PASSAGE PRÉSENTÉ:
########################################
Ce que le monde voit, c’est la culture de marque. Ce que vous êtes, c’est la culture organisationnelle.
La culture de marque se construit à partir de la culture organisationnelle.
1/ Une question de culture
J’ai dit que j’étais négativement impressionné par la capacité des dirigeants Africains à se focaliser sur la réalité prosaïque ? Je ne me suis pas bien exprimé. Cinq éléments fondamentaux déterminent la stratégie d’une organisation ou d’un individu : sa mission, sa vision, ses objectifs, son périmètre d’activité et son avantage différentiel. Je les ai énoncés dans l’ordre décroissant, suivant l’importance de leur influence sur les points suivants.
Les organisations (services publics, privés, associations, etc.) résultent d’une logique. Celle qui dit qu’il est nécessaire de réunir plusieurs compétences standardisées (communication, marketing, vente, informatique, design, RH, etc.) pour pouvoir construire un projet. Penser ainsi, équivaut à vider le projet de toute sa substance. Soupir. Revenons sur le concept de projet. La plupart des gens oublient qu’un projet (toutes les organisations sont des projets, peu importe leur but) implique que l’on veut réaliser quelque chose ; le fait de réunir des gens, même employés pour le réaliser signifie que l’on est conscient du fait que l’on ne peut accomplir ce quelque chose tout seul.
########################################
VOTRE TÂCHE: Condensez le paragraphe du passage sur la culture de marque qui commence par « Les organisations (services publics », en gardant ses idées essentielles. Les items ci-après proviennent d'une source distincte.

MATÉRIEL FOURNI:
########################################
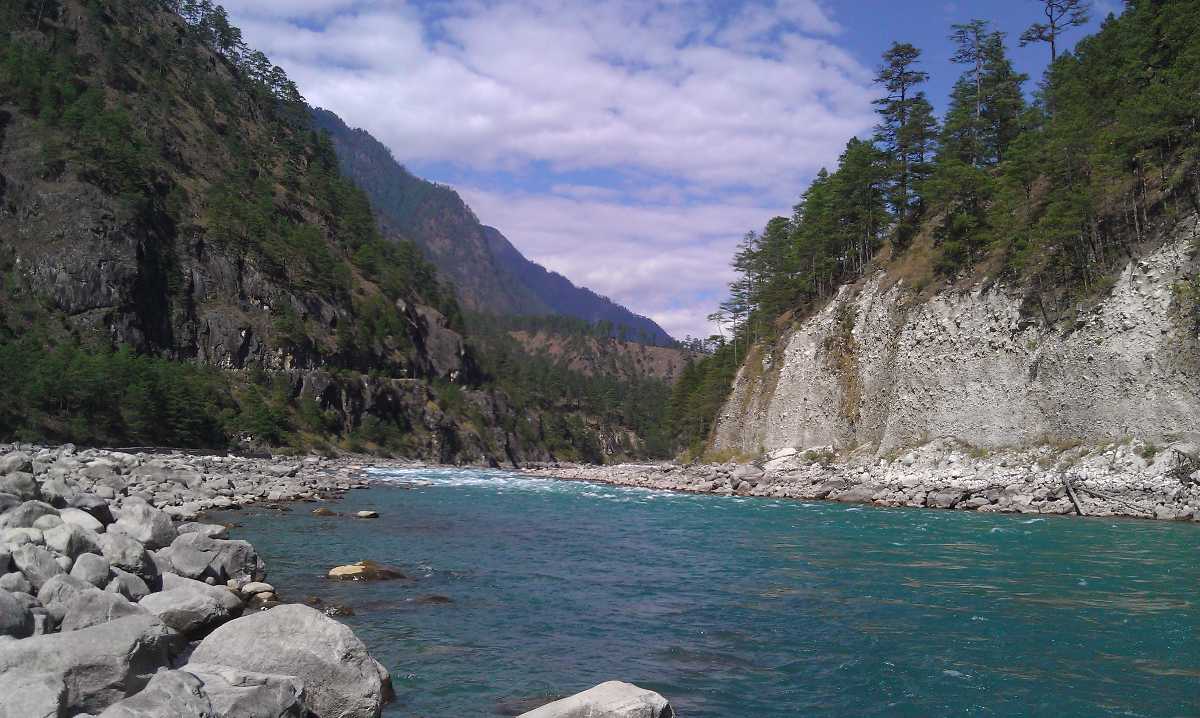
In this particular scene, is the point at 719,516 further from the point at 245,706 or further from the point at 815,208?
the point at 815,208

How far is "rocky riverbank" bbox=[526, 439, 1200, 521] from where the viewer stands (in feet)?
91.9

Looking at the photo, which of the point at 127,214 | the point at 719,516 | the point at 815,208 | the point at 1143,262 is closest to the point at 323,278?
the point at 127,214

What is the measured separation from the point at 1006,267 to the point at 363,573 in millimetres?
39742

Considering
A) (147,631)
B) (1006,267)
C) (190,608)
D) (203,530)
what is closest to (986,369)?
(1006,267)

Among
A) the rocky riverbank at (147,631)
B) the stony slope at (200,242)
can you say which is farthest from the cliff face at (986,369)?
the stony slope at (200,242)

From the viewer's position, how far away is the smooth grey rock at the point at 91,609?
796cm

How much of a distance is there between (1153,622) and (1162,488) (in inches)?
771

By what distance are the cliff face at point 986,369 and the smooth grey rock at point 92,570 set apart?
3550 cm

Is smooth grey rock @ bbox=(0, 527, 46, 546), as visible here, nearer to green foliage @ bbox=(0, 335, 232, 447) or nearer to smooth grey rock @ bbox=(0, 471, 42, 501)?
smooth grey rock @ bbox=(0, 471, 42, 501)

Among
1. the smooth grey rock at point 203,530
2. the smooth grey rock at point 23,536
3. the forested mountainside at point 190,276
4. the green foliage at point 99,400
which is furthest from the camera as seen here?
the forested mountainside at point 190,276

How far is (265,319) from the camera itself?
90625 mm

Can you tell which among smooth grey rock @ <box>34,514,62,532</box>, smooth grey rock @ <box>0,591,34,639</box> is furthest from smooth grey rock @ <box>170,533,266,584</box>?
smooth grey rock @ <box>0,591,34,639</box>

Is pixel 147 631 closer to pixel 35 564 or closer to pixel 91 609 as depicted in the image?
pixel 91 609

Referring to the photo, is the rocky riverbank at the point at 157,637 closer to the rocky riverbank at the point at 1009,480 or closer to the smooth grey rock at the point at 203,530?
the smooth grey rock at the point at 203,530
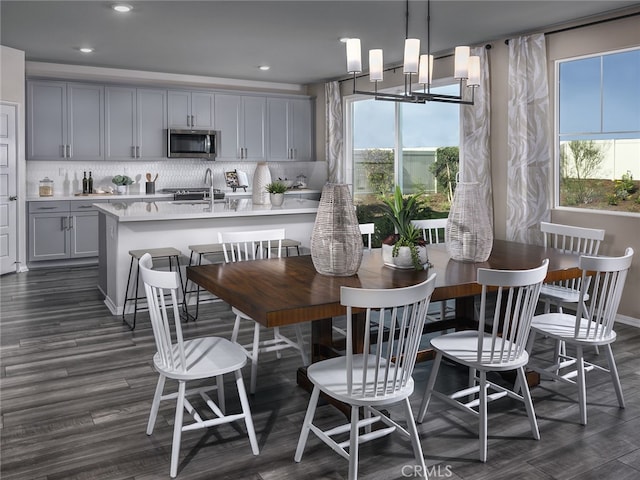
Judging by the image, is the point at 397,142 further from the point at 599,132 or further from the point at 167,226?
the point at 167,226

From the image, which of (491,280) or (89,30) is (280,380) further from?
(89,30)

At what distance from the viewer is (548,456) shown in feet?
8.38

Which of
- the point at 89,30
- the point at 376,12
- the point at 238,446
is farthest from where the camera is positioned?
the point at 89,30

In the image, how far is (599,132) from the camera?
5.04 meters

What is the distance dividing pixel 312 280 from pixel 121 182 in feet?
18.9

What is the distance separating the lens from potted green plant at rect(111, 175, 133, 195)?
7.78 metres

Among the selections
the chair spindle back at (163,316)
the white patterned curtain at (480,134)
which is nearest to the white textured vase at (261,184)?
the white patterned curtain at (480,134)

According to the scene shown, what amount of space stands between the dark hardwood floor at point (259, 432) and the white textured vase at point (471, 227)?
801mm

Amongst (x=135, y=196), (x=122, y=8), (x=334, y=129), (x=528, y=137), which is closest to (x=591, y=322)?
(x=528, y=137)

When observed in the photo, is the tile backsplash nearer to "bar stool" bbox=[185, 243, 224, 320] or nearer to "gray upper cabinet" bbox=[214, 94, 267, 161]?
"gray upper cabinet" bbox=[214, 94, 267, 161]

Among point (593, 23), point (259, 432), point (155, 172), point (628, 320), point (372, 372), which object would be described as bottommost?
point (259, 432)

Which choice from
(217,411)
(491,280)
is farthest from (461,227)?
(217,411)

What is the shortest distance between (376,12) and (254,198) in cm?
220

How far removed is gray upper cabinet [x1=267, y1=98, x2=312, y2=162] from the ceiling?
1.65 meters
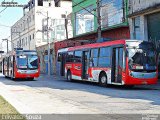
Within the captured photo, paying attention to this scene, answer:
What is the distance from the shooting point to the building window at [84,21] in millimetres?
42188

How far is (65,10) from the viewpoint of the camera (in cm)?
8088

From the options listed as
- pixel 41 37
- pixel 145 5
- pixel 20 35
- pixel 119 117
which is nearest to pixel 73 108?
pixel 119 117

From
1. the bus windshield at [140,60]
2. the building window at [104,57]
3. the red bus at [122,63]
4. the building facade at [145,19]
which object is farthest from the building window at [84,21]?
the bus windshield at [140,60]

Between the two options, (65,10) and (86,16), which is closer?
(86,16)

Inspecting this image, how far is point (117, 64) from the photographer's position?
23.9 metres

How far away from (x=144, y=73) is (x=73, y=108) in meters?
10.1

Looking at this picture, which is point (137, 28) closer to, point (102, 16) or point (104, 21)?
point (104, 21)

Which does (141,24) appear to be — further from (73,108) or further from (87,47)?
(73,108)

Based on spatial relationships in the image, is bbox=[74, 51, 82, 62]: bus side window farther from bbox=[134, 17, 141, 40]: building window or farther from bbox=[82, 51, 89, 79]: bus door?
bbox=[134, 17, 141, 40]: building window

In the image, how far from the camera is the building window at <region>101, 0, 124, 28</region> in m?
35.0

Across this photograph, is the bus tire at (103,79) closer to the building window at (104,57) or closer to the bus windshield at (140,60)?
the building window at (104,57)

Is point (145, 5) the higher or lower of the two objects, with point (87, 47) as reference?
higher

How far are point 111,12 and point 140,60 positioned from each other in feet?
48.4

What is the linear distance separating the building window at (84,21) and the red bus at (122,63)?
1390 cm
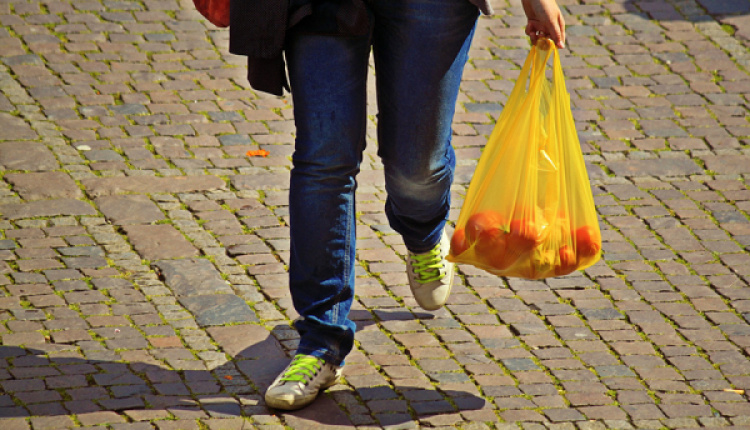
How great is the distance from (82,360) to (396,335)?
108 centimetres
########################################
RÉPONSE FINALE: Les organisations (services publics, privés, associations, etc.) naissent d'une logique : réunir plusieurs compétences standardisées (communication, marketing, vente, informatique, design, RH, etc.) pour construire un projet. Raisonner ainsi vide le projet de sa substance. Or toute organisation est un projet, quel que soit son but. Un projet suppose la volonté de réaliser quelque chose. Réunir des gens pour y parvenir, même des employés, revient à reconnaître qu'on ne peut pas l'accomplir seul.